This interactive event allows for an opportunity to delve into the findings of a recent project on delivering ‘design value’ conducted by the UK Collaborative Centre for Housing Evidence (CaCHE). Participants will be invited to work in small teams to use Lego and other materials to design the neighbourhood they would like to live in. This will be followed by some discussion around the outcomes and the potential implications of participants’ design decisions. Dr James White and/or Dr Gareth James will give a short presentation outlining the main findings from CaCHE research, with particular emphasis on the links between good design and better environmental outcomes. This will be followed by a short film on the same theme and further discussion, including how participants might take the lessons learned and use them to demand better design outcomes in the real world.
Creating well-designed homes and neighbourhoods is a shared ambition of the four UK governments, but is rarely achieved in practice. Our work aims to understand why design quality is so often undervalued and how design-sensitive planning and development might be encouraged in the future. Sponsored by the RTPI and the four UK governments, the research examines the process of planning, designing and developing new homes and neighbourhoods using data collected from across the UK. It finds that the design quality of new homes and neighbourhoods is stubbornly low and that the responsibility for delivering design value is shared by the public and private sector. Our principal recommendation is that the four UK governments should adopt ‘design value standards’ that place neighbourhood urban form principles in regulation and embed the economic, social and environmental value of design at the heart of planning and housebuilding.

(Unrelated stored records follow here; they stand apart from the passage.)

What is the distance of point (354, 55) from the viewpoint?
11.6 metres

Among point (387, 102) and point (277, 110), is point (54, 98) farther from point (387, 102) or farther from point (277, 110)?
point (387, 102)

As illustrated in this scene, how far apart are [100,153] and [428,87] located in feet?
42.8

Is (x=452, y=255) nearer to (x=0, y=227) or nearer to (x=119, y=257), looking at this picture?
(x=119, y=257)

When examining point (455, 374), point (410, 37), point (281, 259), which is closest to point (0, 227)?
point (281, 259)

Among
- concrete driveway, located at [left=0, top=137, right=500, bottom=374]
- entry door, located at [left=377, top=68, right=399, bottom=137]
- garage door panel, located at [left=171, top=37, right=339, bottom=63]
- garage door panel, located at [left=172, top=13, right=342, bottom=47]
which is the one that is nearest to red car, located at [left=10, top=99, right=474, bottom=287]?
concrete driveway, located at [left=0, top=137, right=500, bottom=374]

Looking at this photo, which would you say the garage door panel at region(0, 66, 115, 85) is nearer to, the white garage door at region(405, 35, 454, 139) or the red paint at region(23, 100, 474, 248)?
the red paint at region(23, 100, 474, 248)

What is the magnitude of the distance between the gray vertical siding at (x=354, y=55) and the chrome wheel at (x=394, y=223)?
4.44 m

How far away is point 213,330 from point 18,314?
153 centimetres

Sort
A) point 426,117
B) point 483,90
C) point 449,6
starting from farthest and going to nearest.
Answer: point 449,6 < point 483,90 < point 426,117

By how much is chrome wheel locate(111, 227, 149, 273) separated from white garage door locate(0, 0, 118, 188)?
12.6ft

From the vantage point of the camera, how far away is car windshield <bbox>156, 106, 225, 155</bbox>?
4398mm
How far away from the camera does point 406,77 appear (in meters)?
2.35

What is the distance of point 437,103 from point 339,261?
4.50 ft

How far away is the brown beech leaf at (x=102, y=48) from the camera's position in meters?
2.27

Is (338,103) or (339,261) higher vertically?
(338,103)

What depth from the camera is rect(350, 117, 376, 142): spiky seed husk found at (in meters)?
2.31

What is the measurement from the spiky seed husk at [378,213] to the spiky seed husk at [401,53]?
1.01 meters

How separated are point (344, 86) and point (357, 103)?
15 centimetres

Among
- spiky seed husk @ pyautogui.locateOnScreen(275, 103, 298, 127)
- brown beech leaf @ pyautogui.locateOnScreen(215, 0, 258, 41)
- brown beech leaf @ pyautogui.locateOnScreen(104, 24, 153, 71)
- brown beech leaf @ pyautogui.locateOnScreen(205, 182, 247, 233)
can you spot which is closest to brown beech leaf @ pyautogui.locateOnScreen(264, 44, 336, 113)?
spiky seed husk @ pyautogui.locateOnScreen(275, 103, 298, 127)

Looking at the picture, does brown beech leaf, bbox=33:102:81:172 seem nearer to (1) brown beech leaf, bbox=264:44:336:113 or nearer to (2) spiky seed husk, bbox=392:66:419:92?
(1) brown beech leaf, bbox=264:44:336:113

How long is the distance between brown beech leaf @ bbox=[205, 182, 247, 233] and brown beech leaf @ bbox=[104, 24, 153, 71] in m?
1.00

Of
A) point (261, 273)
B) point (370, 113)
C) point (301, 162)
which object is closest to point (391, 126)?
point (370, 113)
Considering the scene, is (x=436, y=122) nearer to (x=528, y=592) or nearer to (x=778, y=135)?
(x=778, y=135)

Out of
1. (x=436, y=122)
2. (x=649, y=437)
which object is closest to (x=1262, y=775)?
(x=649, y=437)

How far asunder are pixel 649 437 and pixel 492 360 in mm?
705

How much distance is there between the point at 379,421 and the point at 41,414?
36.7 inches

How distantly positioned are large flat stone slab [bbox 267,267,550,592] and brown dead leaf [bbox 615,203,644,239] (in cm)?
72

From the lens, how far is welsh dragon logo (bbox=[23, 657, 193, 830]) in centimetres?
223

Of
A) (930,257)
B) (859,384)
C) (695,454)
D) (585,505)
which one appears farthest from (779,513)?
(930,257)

Dr James White & Dr Gareth James, members of the UK Collaborative Centre for Housing Evidence (CaCHE). CaCHE is based at the University of Glasgow.
Open to all.
The event will be of interest to anyone who values design and wishes to learn more about the economic, social and environmental value of good design. It will be of particular interest to community groups, such as community councils, who have a role to play in the planning of new housing developments and may serve to empower them to demand better design outcomes in their own local areas. It is also likely to appeal to young people for who are interested in solutions to the climate emergency.